Take Another Little Piece.

It seems like every day that goes by offers little steps forward and little heartbreaks. It’s not about the year 2020 anymore. It’s all internalizing and either accepting or denying defeat. I don’t know about you, but I get whiplash with the amount of good/bad news throughout the day.

I realize that I have a bit of an addiction, by way of my email account. I don’t check any other social media (ya, email is social media) as much as I do my Gmail. There’s a bit of a thrill that comes from that little envelope at the bottom of the page lighting up with numbers. I’ve gone to the trouble of opting out of every email that falsely gets my hope up. I still don’t know how to get off the New York Times mail list, I’ve certainly tried.

Just now, I paused to check my email.

What the fuck?!

So I start to question myself. What am I waiting for?
Even when I get a response; get a job, get a gig, find a new writing opportunity…I am still looking forward to the next one.

What is it about email that has me hooked on that refresh button? There’s an anticipation, a giddy little feeling of possibility.

I have thought that it could be my isolation from others that has fueled this obsession. We’re all so cut off with this pandemic, this worldwide health crisis that has left no person untouched (maybe the really, really rich ones remain untouched), and for me, even as an introvert, I find myself wishing I could be around other people. Like-minded people, those with similar interests — even if that interest is just drinking — I just miss people.

There are those times that when I check my email that the message is not an ad or political Crown Royal bag open and jiggling for my money, that the informal text implies a real live person. That’s when I get happy. That email could hold an awesome new contact, or a great freelance gig, or maybe even a goddamn movie deal.

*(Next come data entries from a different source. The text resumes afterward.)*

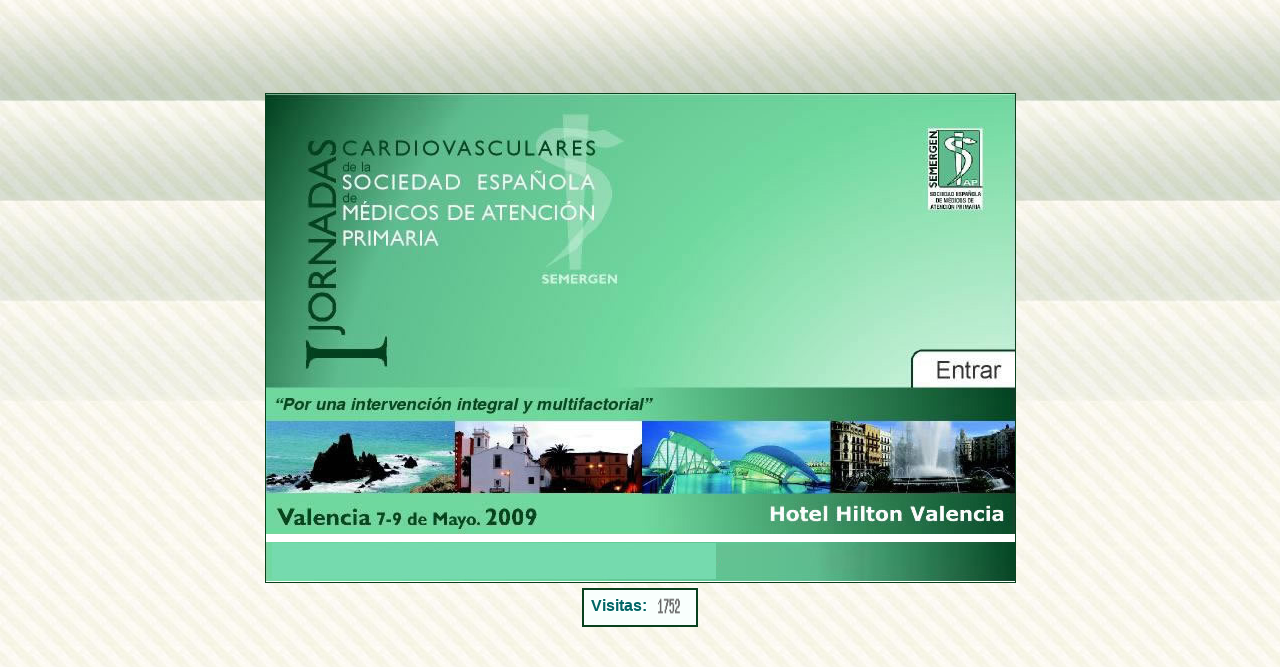

--- FILE ---
content_type: text/html
request_url: https://2009.jornadascardiovasculares.com/
body_size: 559
content:
<!DOCTYPE html PUBLIC "-//W3C//DTD XHTML 1.0 Transitional//EN" "http://www.w3.org/TR/xhtml1/DTD/xhtml1-transitional.dtd">
<html xmlns="http://www.w3.org/1999/xhtml">
<head>

<meta http-equiv="Content-Type" content="text/html; charset=iso-8859-1">
<meta http-equiv="Refresh" content="15;URL=html/presentacion.html" />
<meta http-equiv="imagetoolbar" content="no" />
<title>Jornadas Cardiovasculares de la Sociedad Española de Médicos de Atención Primaria</title>
<link href="css/ecocar2009.css" rel="stylesheet" type="text/css" />

<style type="text/css">
<!--
body, html {
	height: 100%;
	margin:0;
	padding:0;
}
-->
</style>
</head>
<body>
<table border="0" cellpadding="0" cellspacing="0" height="100%" width="100%">
  <tbody><tr>
    <td align="center" valign="middle"><img src="img/intro.jpg" alt="texto" width="749" height="488" border="0" usemap="#Map" style="border:solid 1px #09411E;" />
    <div align="center">
    <table width="116" border="0" cellpadding="0" cellspacing="0" bgcolor="#F9FFFD" id="visitasT">
  <tr>
    <td height="25" align="right" valign="middle"><strong>Visitas:</strong><sub>&nbsp;</sub></td>
    <td width="45" align="left" valign="middle"><sub>&nbsp;<img src="./visitas.php" alt="[Visitas Grupo Pacifico]" width="32" height="32" />
        <?php include_once("visitas.php"); ?>
    </sub></td>
  </tr>
</table>

    </div>
    </td>
  </tr>
</tbody></table>

<map name="Map" id="Map">
  <area shape="rect" coords="651,257,747,289" href="html/presentacion.html" title="Entrar" />
<!--<area shape="rect" coords="8,456,450,482" href="http://www.jornadascardiovasculares.com" target="_blank" alt="II Jornadas Cardiovasculares" />-->
</map></body></html>

--- FILE ---
content_type: text/css
request_url: https://2009.jornadascardiovasculares.com/css/ecocar2009.css
body_size: 738
content:
body {
	font-family: Geneva, Arial, Helvetica, sans-serif;
	font-size: 100%;
	color: #006666;
	background-color: #FFFFFF;
	padding: 0;
	background-image: url(../img/bg_grad.jpg);
	background-color: #999966;
	margin-top: 0px;
	margin-right: 20px;
	margin-bottom: 20px;
	margin-left: 20px;
}
#masthead {
	padding: 0px;
	margin: 0;
	border: 1px solid #000000;
}
#wrapper {
	width: 770px;
	margin: 0 auto;
}
#column_wrapper {
	background-image: url(../img/clm02_middle.gif);
	background-repeat: repeat-y;
}
.clearfloat {
	clear: both;
	height: 0;
	line-height: 0;
	font-size: 0;
}
#right {
	width: 570px;
	float: left;
}
#left {
	width: 200px;
	float: left;
}
#left .content {
	padding: 24px;
	font-size: 0.75em;
	line-height: 1.5em;
}
#right .content {
	padding: 24px;
	font-size: 0.8em;
	line-height: 1.65em;
}
#right .content .inside {
	margin-left: 15px;
	margin-right: 15px;
}
#right .content .inside p {
	text-align: justify;
}
#footer {
	color: #FFFFFF;
	background-color: #FFFFFF;
	padding: 0px;
	margin: 0;
	font-size: 0.7em;
	clear: both;
	background-image: url(../img/footer_grad.gif);
	background-repeat: no-repeat;
	background-position: center top;
	height: 40px;
}
#footer .content {
	padding-top: 12px;
	padding-right: 0px;
	padding-bottom: 0px;
	padding-left: 10px;
}
.menulist {
	margin: 6px 0 12px 0;
	padding: 0;
	list-style-type: none;
}
#left a:link {
	color: #000000;
}
#left a:visited {
	color: #333333;
}
#left a:hover {
	color: #9B7C00;
}
#right a:link {
	color: #999900;
	text-decoration: none;
}
#right a:visited {
	color: #999900;
}
#right a:hover {
	color: #999900;
	text-decoration: none;
}
#wrapper .menulist a, #wrapper .menulist a:visited {
	color: #000000;
	border-left: 6px solid #FFD940;
	padding: 0 0 0 6px;
}
#wrapper .menulist a:hover {
	border-color: #000000;
}
#footer a:link {color: #999999;}
#footer a:visited {color: #666666;}
#footer a:hover {color: #FFFFFF;}
.p7uberlink {
	font-weight: bold !important;
	letter-spacing: .15em;
	border-color: #000000 !important;
}
h1 {
	font-size: 1.8em;
	color: #09411E;
	border-bottom-width: 3px;
	border-bottom-style: double;
	border-bottom-color: #60C090;
	padding-bottom: 3px;
	padding-left: 3px;
	border-right-width: 10px;
	border-right-style: double;
	border-right-color: #60C090;
	margin-top: 0;
	margin-right: 0;
	margin-bottom: 30;
	margin-left: 0;
}
h2 {
	font-size: 1.3em;
	margin: 30px 0 0 0;
}
h3 {
	font-size: 1.25em;
	margin: 30px 0 0 0;
}
h4 {
	font-size: 1.1em;
	margin: 20px 0 0 0;
}
.nomargintop {
	margin-top: 0;
}
.content p {
	margin: 12px 0;
}
.content .subcontitle {
	font-weight: bold;
	padding-left: 5px;
	border-left-width: 1px;
	border-left-style: dotted;
	border-left-color: #D3D3D3;
}
.content .ulmargin {
	margin-top: 5px;
	list-style: none;
}
.boton {
   color: #555555;
   font-family: Verdana, Arial, Helvetica, sans-serif;
   font-size: 10px;
   font-weight: bold
}

#visitasT {
	margin-top:5px;
	border: 2px solid #09411E;
}
.cuota {
	border: 2px solid  #FFFFFF;

}
.td {
	border: 1px solid #99FF00;
}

***BTW all of those things happen often…except the goddamn movie deal.

So, what am I getting at?
Honestly, I don’t know if I’m getting at anything. I’m not big on lessons. It’s probably why I love the new film Another Round. That film manages to tell an entire story about drinking without ever demonizing it.
I think that’s what I’m doing.

I’m not going to stop checking my email. I don’t expect you to. I guess I just wanted to think about why is is so mesmerizing at this point in time, this little button that opens up an entire world of “maybe’s” and “what-ifs”. I am held captive until I have a person standing in front of me, personally, physically offering me an NDA to sign.